A challenge of this is crafting the script. Like all automation, it means work. It is in some ways easier than regular checks, and in some ways much harder. Easier, because you don’t need to write the check, you don’t need to worry about keeping precise control of the application state - just keep going. Harder because “just keep going” is easier said than done. Also harder because there are some things you don’t want to accidentally do (e.g. randomly clicking the UI of an email client… we need some walls around that scenario).

An emerging market of automated tools are applying AI to generate workloads that aren’t specifically programmed or selected by developers of automated scripts. This class of tools inspect an applications interface (document DOM, accessibility APIs), and build their own model for combining actions to traverse different application states, and then replay those actions later. Such self-learning automatons can be a very useful tool for driving synthetical load to use with signal-based testing.

But is that workload any good?

There are some major challenges with the workload we use in this kind of testing:

  • if it is very directed, then we are losing on volume - it if is very random, then we don’t know if the behaviors are important.
  • the more random, the more the possibility that the workload is going to do something we do not want it to do.
  • the more complex the automation behavior, the more difficult it is to diagnose - but at the same time, the more good bugs you will find.
  • the combinatoric space gets very large, very fast, and probability starts to fight against you.

We need some way of managing these challenges to the quality/usefulness/acceptability of the workload.

If we take a more directed approach to the workload, we need to accept that we are limited to what we can think of, what we can afford to write.

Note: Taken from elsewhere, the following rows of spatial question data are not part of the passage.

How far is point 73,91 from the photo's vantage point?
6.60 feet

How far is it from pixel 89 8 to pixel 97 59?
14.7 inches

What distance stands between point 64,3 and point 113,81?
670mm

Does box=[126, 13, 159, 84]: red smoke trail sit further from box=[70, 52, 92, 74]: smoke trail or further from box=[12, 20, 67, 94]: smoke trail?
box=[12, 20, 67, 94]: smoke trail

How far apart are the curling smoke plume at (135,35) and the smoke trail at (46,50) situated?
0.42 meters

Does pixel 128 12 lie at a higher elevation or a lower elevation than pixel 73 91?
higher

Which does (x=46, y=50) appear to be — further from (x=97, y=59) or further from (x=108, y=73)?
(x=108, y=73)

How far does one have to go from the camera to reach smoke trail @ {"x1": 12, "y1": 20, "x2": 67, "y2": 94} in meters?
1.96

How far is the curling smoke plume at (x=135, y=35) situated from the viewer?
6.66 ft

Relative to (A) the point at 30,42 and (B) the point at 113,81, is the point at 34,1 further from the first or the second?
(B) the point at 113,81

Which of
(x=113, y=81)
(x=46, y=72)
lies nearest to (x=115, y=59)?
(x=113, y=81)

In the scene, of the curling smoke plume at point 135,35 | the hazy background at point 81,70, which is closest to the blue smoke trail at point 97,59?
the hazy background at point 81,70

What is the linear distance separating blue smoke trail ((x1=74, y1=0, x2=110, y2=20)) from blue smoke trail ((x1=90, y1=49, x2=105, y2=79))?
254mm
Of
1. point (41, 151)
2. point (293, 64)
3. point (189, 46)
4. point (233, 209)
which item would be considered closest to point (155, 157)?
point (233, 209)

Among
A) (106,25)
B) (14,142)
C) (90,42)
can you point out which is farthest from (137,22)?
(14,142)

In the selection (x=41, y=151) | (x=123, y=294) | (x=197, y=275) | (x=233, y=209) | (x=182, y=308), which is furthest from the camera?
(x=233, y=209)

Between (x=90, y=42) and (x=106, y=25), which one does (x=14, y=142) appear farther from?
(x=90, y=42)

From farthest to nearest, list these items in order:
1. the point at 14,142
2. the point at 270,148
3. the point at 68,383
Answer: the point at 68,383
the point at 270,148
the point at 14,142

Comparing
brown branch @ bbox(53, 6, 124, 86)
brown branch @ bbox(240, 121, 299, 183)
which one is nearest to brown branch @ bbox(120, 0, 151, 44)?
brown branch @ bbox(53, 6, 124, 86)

This is a common concession, but it is a trade.

If we take a more randomized approach, we are going to have to invest far more into tools and skills to analyze the data, analyze output of the automation system, to understand what the tools were doing. Expect to put a substantial amount of effort into logging analysis, visualization tools, and anything that helps an engineer understand and prioritize.

Be prepared to put some kind of guardrails around the system. For example, you may need testing with real accounts on a given service, but you might need to disable email access to prevent it from going on a spam rampage. You will probably need something to suppress usage of certain features to keep tools from randomly navigating into features that cause problems.

For the combinatoric space, the solution right now is a matter of priorities and choices. If you are using a directed approach, the priorities are baked in - you made the choice when you decided what to automate. If you are using a more randomized, stochastic approach, the problem is far more difficult. The answer is going to vary based on the nature of your tool, but the general answer is you need some way of expressing to the automation a direction, a focus, what to do among all the various possibilities. This is difficult, because eventually focus is going to find the same problems over and over (a variant of the pesticide principle), while casting the net wider makes it difficult to reach the coverage you might be looking for.

Not in conclusion, really…

Signals based testing has been evolving experience for me for the last eight years or so. It has taken a while building up the capability to even collect the signal during our automation runs (a story for another time). It has taken even longer building tools and methods to generate the workload and adapt the regular customer signal for engineering usage. I share my ideas right now to start a conversation, see what others are doing with it. I believe that especially as software evolves, and development models evolve, we will see new skills and practices around observability and customer analysis that will drive change in the signals-based testing methods I describe here.

Thank you to James Bach, who helped me with some of the wording on this piece. In particular, getting the subtle distinctions expressed in the definition of signals-based testing to keep it distinct from other kinds of testing.